Jika Anda memiliki waktu luang yang lebih fleksibel, sediakan satu blok waktu khusus berdurasi 30 hingga 45 menit. Waktu paling ideal untuk metode ini adalah:

  • Setelah Shalat Subuh: Udara masih tenang dan pikiran masih segar, sangat memudahkan Anda membaca lebih banyak halaman dengan konsentrasi penuh.
  • Sebelum Istirahat Malam: Manfaatkan 30 menit sebelum tidur dengan menjauhkan gawai dan fokus menyelesaikan lembaran tilawah yang tertinggal.

3. Metode Memanfaatkan Waktu Jeda (Micro-Tilawah)

Bagi Anda yang memiliki mobilitas tinggi, manfaatkan waktu-waktu transisi dalam keseharian. Membaca Al-Quran 2 sampai 3 halaman saat menunggu transportasi umum, saat jeda istirahat kantor, atau saat menunggu pergantian agenda harian akan sangat membantu mengikis tunggakan tilawah tanpa terasa berat.

Bagaimana Jika Tunggakan Tilawah Terlanjur Menumpuk?

Ada kalanya kendala seperti sakit berhari-hari atau perjalanan panjang membuat Anda tertinggal 3 juz atau bahkan lebih. Menghadapi situasi seperti ini, hindari membaca secara terburu-buru hanya demi mengejar target angka.

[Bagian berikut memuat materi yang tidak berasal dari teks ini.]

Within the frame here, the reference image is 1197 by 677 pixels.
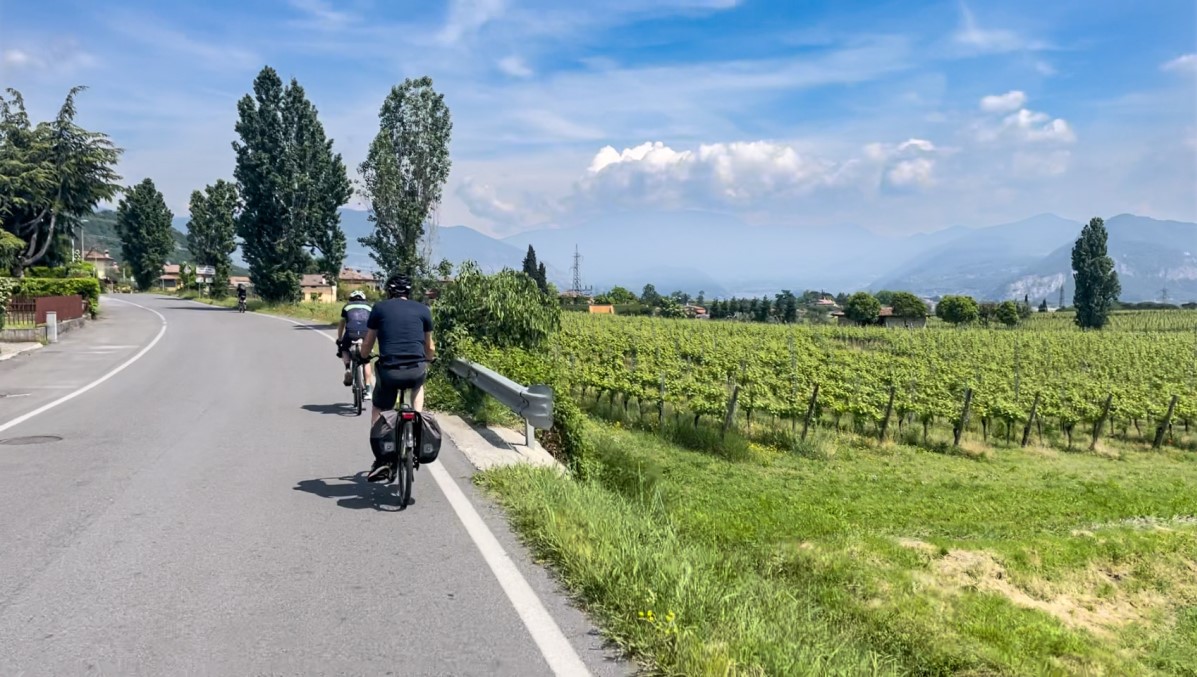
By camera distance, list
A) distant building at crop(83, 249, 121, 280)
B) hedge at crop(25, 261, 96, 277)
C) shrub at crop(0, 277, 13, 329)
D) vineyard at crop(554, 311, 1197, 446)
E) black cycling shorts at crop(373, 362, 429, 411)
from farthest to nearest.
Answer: distant building at crop(83, 249, 121, 280)
hedge at crop(25, 261, 96, 277)
shrub at crop(0, 277, 13, 329)
vineyard at crop(554, 311, 1197, 446)
black cycling shorts at crop(373, 362, 429, 411)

Lakukan langkah penyesuaian berikut secara bijak:

  1. Hitung total kekurangan dengan jujur: Catat dengan jelas berapa juz atau lembar yang belum terbaca.
  2. Bagi beban secara realistis: Jika tertinggal 4 juz, jangan memaksakan diri melunasinya dalam satu hari. Bagilah menjadi 1 juz ekstra per hari selama 4 hari berturut-turut, atau setengah juz ekstra selama 8 hari.
  3. Atur ulang target khatam jika diperlukan: Tujuan utama tilawah adalah mendekatkan diri kepada Allah dengan hati yang tenang dan tadabbur. Jika target awal khatam dalam 30 hari terasa mustahil karena kendala nyata, tidak ada salahnya memperpanjang target menjadi 40 hari daripada berhenti membaca sama sekali karena merasa gagal.

Menjaga Komitmen Tilawah Lewat Lingkungan yang Tepat

Menjaga semangat tilawah seorang diri sering kali menghadapi banyak godaan. Salah satu cara terbaik untuk menjaga komitmen adalah dengan memiliki teman mengaji atau berada di dalam komunitas yang saling mengingatkan dalam kebaikan.

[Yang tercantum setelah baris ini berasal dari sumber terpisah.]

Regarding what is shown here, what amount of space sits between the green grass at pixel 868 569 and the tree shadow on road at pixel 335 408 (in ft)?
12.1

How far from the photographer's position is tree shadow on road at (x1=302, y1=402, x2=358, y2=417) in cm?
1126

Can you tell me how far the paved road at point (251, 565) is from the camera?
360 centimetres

Kini Anda dapat memanfaatkan aplikasi BerQuran untuk membaca Al-Quran dengan panduan audio serta bergabung dalam grup ngaji bersama sahabat atau keluarga. Melalui fitur pencatatan bersama, Anda dan anggota grup bisa saling memantau perkembangan bacaan, saling menyemangati saat ada yang tertinggal, dan bersama-sama meraih target khatam dengan lebih terarah.

Langkah Nyata Hari Ini

Jangan biarkan rasa bersalah atas target tilawah yang terlewat membuat Anda menunda membaca Al-Quran lebih lama lagi. Ambil mushaf atau buka aplikasi Al-Quran Anda sekarang, periksa berapa halaman yang perlu Anda ganti, pilih satu metode pelunasan yang paling sesuai dengan jadwal hari ini, lalu mulailah membaca lembar pertama Anda dengan niat yang tulus.